The real bottleneck is WAL replay writing to disk.

Cause 4: Heavy Read Queries on the Replica

Read replicas are often abused.

Typical pattern

Analytics queries run on replicas
Large joins and aggregations consume CPU and I/O
WAL replay competes for the same resources

Real-world analogy

“Customers browsing block the staff from restocking shelves.”

Replication slows down even though writes are healthy.

Cause 5: Autovacuum and Vacuum Pressure

Vacuum processes generate WAL too.

When this hurts

Large deletes or updates happen
Autovacuum runs aggressively
WAL generation increases further

Lag spikes often appear after large cleanup operations, not during them.

Cause 6: Network Latency or Packet Loss

Replication depends on steady network streaming.

Real-world example

“Replica is in another availability zone or region.”

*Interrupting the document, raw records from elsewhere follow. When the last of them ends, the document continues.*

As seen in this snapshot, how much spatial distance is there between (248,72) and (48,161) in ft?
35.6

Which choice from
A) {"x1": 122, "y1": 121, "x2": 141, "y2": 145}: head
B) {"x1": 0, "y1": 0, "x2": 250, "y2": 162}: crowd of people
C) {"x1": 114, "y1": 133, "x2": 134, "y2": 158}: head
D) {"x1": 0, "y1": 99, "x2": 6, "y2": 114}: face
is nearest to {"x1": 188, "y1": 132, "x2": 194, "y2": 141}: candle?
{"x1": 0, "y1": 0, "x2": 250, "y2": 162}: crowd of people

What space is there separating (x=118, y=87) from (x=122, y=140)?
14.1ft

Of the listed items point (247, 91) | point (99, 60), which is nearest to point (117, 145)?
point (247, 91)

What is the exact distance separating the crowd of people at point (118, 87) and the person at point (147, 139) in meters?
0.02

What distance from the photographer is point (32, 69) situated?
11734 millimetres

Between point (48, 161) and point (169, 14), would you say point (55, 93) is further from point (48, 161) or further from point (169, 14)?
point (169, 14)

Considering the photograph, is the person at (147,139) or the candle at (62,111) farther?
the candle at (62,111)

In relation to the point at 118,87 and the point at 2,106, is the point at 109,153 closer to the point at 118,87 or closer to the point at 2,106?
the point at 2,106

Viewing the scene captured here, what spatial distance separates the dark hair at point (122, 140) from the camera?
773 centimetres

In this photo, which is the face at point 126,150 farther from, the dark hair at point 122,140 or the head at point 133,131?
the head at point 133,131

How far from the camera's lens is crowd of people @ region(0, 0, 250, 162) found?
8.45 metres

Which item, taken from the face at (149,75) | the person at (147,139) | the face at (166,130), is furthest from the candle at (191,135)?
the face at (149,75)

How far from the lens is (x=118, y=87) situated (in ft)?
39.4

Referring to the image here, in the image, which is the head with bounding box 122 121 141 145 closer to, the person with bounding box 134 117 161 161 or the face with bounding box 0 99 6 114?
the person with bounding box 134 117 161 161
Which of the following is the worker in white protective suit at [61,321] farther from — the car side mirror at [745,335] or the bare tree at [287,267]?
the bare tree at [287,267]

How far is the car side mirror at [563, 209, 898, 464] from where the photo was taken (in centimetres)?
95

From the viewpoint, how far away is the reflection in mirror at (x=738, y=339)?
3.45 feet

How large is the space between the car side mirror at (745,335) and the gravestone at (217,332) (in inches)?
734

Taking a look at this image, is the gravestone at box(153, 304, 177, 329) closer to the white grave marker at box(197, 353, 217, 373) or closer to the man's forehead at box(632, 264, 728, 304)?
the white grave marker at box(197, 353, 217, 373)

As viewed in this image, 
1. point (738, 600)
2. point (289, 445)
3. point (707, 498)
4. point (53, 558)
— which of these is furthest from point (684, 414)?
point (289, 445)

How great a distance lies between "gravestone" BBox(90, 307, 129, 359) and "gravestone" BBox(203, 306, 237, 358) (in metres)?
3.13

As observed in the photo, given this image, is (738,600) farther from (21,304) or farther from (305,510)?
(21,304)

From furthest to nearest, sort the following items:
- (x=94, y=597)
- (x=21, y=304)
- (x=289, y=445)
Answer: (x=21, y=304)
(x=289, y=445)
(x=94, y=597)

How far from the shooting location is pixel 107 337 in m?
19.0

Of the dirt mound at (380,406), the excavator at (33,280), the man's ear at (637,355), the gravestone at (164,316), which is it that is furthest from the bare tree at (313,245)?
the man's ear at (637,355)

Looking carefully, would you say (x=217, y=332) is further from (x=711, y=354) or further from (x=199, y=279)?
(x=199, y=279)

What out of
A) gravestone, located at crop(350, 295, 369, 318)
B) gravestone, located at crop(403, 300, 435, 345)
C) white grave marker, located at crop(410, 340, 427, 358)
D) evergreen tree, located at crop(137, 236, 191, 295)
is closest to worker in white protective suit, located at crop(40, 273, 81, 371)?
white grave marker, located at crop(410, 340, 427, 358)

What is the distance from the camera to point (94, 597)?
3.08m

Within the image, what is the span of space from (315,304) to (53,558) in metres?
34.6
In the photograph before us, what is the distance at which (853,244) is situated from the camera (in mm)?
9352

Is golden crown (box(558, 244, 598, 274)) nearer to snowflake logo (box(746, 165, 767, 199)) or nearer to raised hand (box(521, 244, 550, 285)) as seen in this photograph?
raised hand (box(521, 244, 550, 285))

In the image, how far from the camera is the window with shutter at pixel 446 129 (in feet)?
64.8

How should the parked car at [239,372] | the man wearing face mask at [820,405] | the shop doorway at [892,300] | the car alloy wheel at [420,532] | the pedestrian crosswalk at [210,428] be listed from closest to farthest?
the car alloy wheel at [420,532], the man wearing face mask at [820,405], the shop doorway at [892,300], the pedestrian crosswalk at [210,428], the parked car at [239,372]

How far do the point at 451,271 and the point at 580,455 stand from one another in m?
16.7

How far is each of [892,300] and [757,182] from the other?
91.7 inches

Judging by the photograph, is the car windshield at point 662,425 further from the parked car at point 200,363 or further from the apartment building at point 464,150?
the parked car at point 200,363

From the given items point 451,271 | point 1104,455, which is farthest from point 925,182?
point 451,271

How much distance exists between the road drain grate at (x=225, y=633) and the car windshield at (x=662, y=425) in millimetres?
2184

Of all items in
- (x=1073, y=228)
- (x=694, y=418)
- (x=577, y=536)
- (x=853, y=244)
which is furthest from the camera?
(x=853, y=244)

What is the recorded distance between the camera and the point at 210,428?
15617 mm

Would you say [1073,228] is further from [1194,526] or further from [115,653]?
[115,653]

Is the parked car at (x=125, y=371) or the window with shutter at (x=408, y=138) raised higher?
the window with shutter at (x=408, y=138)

Small network hiccups cause WAL delays that accumulate into noticeable lag.

Cause 7: Checkpoint Spikes

Poor checkpoint tuning can cause I/O bursts.

What happens

Checkpoint forces dirty pages to disk
Disk I/O spikes
WAL replay slows down

These spikes are short but can push replicas behind quickly.

Why Replication Lag Feels Random

Replication lag often feels sudden because:

Monitoring checks lag behind reality
Multiple small issues stack together
Alerts trigger only after thresholds

Real-world explanation

“Water rises slowly, but flooding feels instant.”

How Teams Should Think About Replication Lag

Instead of asking “Why is lag high?”, ask:

Is WAL being generated faster than usual?
Is the replica CPU or disk saturated?
Are long transactions running?
Are replicas doing heavy reads?

This mindset leads to faster diagnosis.

Simple Mental Checklist

When replication lag spikes in production, pause and ask these questions calmly:

Did write traffic increase suddenly?
Are batch jobs or migrations running?
Are there long-running transactions?
Is the replica CPU or disk fully utilized?
Are analytics queries hitting the replica?

In most real-world incidents, at least one of these answers explains the lag.

Summary

PostgreSQL replication lag spikes in production not because replication is unreliable, but because replicas temporarily cannot keep up with workload pressure. Sudden write bursts, long-running transactions, slow disks, heavy read queries, vacuum activity, and checkpoint spikes all contribute to lag in very normal, predictable ways.

The key is understanding that replication lag is a capacity and workload problem, not a mystery or random failure. By recognizing real-life patterns, understanding the advantages of proactive management, and knowing the disadvantages of ignoring lag signals, teams can respond calmly and keep PostgreSQL replication stable, reliable, and production-ready.